How many throat-slittings would provide adequate compensation for
sitting through a nearly two-hour film driven by Stephen Sondheim
songs? The pairing of the murder-and-meat-pies Broadway hit and
Hollywood’s go-to Goths seems natural, but a few picky pallids may find
cannibalism a bit distasteful when accompanied by a tune.
Unfortunately, more than the score sinks Sweeney Todd.
It’s not a bad film—grading on a curve, it’s actually rather enjoyable.
Burton-Depp devotees salivating for a bleak holiday blockbuster need to
dial down their expectations, though. Screenwriter John Logan pared
down the Sondheim-Hugh Wheeler stage version but hewed closely to the
story: It’s 19th-century London, and Benjamin Barker (Depp) has just
returned from Australia, where he was imprisoned for 15 years by a
judge named Turpin (the always terrifically oily Alan Rickman), who was
in love with Barker’s wife. Barker, now calling himself Sweeney Todd,
discovers that his wife killed herself, but his daughter, Johanna
(Jayne Wisener), has been living as a virtual prisoner of Turpin’s.
Todd wants revenge, but first he sets up a barber shop above a desolate
meat-pie store run by a bad cook named Mrs. Lovett (Helena Bonham
Carter).
Todd’s first homicide was
unplanned, provoked by a customer who saw past the
bride-of-Frankenstein hair and recognized the barber as Benjamin. But
what Todd and Lovett lack in melanin, they make up for in brains:
Murder is really just a bad shave waiting to happen, and meat prices
being what they are, grinding the fresh corpses into pies might just
save Lovett money and face. (Carter’s introductory song, "The
Worst Pies in London," is one of the production’s best, uptempo and
funny.) It’d only be a matter of time before Todd has Turpin in his
chair.

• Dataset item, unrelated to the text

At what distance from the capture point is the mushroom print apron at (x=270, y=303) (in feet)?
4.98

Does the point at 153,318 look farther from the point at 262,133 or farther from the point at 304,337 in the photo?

Meanwhile, Todd encourages a young sailor (Jamie Campbell Bower)
with eyes for Johanna to help rescue her.
Sweeney Todd’s
cinematography has a fitting shades-of-gray palette that evokes
poverty, oppression, and death. The opening is particularly
Burton-esque, with a swirling, urgent, cartoonish string score
accompanying images of meat grinders and blood so acrylic-red it could
be leftover candy from the Charlie and the Chocolate Factory
set. The bizarro-world kid-friendliness doesn’t last, of course—there
are quite graphic, torturously slow throat-slicings and, well, the
singing. None of the majors have terrible voices, but many of
Sondheim’s tunes aren’t very memorable, which makes several segments of
the film drag. (Edward Sanders, however, as a boy who helps around the
shop, destroys his co-stars whenever he uses his Broadway-ready pipes.)
Worse,
Depp seems confined. He glowers and offs his clientele with verve, but
otherwise he doesn’t bring much notable to the character. (Exceptions:
His eye-rolling reactions during "By the Sea," Lovett’s pondering of a
potential romantic relationship, are amusing, as is the anomalous
Crayola-colored picnic scene as a whole.) Carter and Rickman are
similarly solid but unspectacular; the most entertaining performance by
far is Sacha Baron Cohen’s brief appearance as an outrageously dressed
and accented Italian con man. Of all the musicals in all the world, Sweeney Todd
was undoubtedly the perfect choice for this filmmaking team. But fans
of both the stage version and the Burton crew may find the adaptation
too by-the-numbers to really slay ‘em.